### Document excerpt:

"""

Expression

Metasm uses this class to represent arbitrary symbolic arithmetic expressions, e.g.

These expressions can include Integers, Symbols, and Strings.

The symbols and strings represent arbitrary variables, with the convention that strings represent fixed quantities (eg addresses, labels), whereas symbols represent more variable stuff (eg register values).

There is also a special symbol that may be used, :unknown, to represent a value that is known to be unknown. See the reduce section.

See also core/Indirection.txt.

The Expression class holds all methods relative to Integer binary manipulation, that is encoding and decoding from/to a binary blob (see also core/EncodedData.txt)

Members

Expressions hold exactly 3 members:

lexpr and rexpr can be any value, most often String, Symbol, Integer or Expression. For unary operators, lexpr is nil.

op is a Symbol representing the operation. It should be from the list:

Instantiation

In ruby code, use the class method []. It takes 1 to 3 arguments, lexpr, op, and rexpr. lexpr defaults to nil, and op defaults to :+ (except for negative numeric values, which is stored with op == :- and rexpr == abs).

If lexpr or rexpr are an Array, the [] constructor is called recursively, to ease the definition of nested Expressions.

Exemples:

  Expression[42]
  Expression[:eax, :+, 12]
  Expression[:-, 'my_var']
  Expression[[:eax, :-, 4], :*, [:ebx, :+, 0x12]]

The Expression class also includes a parser, to allow creating an expression from a string. parse_string! will create an Expression and update its argument to point after the last part read successfully into the expr. The parser handles standard C operator precedence.

  str = "1 + var"
  Expression.parse_string!(str)    # => Expression[1, :+, "var"]
  str = "42 bla"
  Expression.parse_string!(str)    # => Expression[42]
  str                             # => "bla"

Use parse_string without the ! to parse the string without updating it.

External variables

The externals method will return all non-integer members of the Expression.

  Expression[[:eax, :+, 42], :-, "bla"].externals  # => [:eax, "bla"]

Pattern matching

The match method allows to check an Expression against a pattern without having to check individual members. The pattern should be an Expression, whose variable members should be Strings or Symbols, which are also passed as arguments to the match function. On successful match, the correspondance between variable patterns and their actual value matched is returned as a Hash.

  Expression[1, :+, 2].match(Expression['var', :+, 2], 'var')
  # => { 'var' => 1 }
  Expression[1, :+, 2].match(Expression['var', :+, 'var'], 'var')
  # => nil
  Expression[1, :+, 1].match(Expression['var', :op, 'var'], 'var', :op)

"""

### Extracted data:

"""

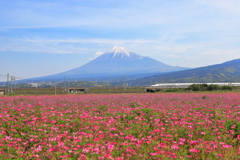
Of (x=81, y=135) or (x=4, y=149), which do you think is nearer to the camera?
(x=4, y=149)

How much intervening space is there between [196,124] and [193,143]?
113 inches

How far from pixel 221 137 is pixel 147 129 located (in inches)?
111

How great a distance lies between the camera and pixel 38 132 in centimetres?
908

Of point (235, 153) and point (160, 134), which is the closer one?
point (235, 153)

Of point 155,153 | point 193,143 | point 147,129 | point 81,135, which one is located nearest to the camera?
point 155,153

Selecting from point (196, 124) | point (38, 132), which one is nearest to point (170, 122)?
point (196, 124)

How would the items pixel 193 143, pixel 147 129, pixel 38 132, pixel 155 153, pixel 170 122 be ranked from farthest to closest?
pixel 170 122 < pixel 147 129 < pixel 38 132 < pixel 193 143 < pixel 155 153

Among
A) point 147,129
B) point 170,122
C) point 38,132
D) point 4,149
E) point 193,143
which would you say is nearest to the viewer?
point 4,149

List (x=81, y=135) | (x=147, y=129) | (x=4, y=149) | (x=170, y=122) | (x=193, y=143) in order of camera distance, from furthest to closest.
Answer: (x=170, y=122)
(x=147, y=129)
(x=81, y=135)
(x=193, y=143)
(x=4, y=149)

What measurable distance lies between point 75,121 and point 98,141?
130 inches

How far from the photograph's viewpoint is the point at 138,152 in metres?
6.88

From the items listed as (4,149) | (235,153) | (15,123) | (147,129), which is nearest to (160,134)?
(147,129)

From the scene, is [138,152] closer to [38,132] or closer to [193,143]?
[193,143]

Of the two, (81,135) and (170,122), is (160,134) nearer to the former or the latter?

"""

### Jobs:
(a) In the Metasm Expression documentation, what is lexpr set to for unary operators?
(b) List every method name that the Metasm Expression documentation mentions.
(c) Continue the Metasm Expression documentation from its last line.

### Outputs for the tasks:
(a) nil

(b) [], parse_string!, parse_string, externals, match

(c)
  # => { 'var' => 1, :op => :+ }

Reduction

Metasm Expressions include a basic symbolic computation engine, that allows some simple transformations of the Expression. The reduction will also compute numerical values whenever possible. If the final result is fully numeric, an Integer is returned, otherwise a new Expression is returned.

In this context, the special value :unknown has a particular meaning.

  Expression[1, :+, 2].reduce
  # => 3
  Expression[:eax, :+, [:ebx, :-, :eax]].reduce
  # => Expression[:ebx]
  Expression[1, :+, [:eax, :+, 2]].reduce
  # => Expression[:eax, :+, 3]
  Expression[:unknown, :+, :eax].reduce
  # => Expression[:unknown]

The symbolic engine operates mostly on addition/substractions, and no-operations (eg shift by 0). It also handles some boolean composition.

The detail can be found in the #replace_rec method body, in metasm/main.rb.

The reduce method can also take a block argument, which will be called at every step in the recursive reduction, for custom operations. If the block returns nil, the result is unchanged, otherwise the new value is used as replacement. For exemple, if you operate on 32-bit values and want to get rid of bla & 0xffffffff, use

  some_expr.reduce { |e|
    if e.kind_of?(Expression) and e.op == :& and e.rexpr == 0xffff_ffff
      e.lexpr
    end
  }

Binding

An expression involving variable externals can be bound using a Hash. This will replace any occurence of a key of the Hash by its value in the expression members. The bind method will return a new Expression with the substitutions, and the bind! method will update the Expression in-place.

  Expression['val', :+, 'stuff'].bind('val' => 4, 'stuff' => 8).reduce
  # => 12
  Expression[:eax, :+, :ebx].bind(:ebx => 42)
  # Expression[:eax, :+, 42]
  Expression[:eax, :+, :ebx].bind(:ebx => :ecx)
  # Expression[:eax, :+, :ecx]

You can use Expressions as keys, but they will only be used on perfect matches.

Binary packing

Encoding

The encode method will generate an EncodedData holding the expression, either as binary if it can reduce to an integral value, or as a relocation. The arguments are the relocation type and the endianness, plus an optional backtrace (to notify the user where an overflowing relocation comes from).

The encode_imm class method will generate a raw String for a given integral value, a type and an endianness. The type can be given as a byte size.

  Expression.encode_imm(42, :u8, :little)  # => "*"
  Expression.encode_imm(42, 1, :big)       # => "*"
  Expression.encode_imm(256, :u8, :little) # raise EncodeError

On overflows (value cannot be encoded in the bit field) an EncodeError exception is raised.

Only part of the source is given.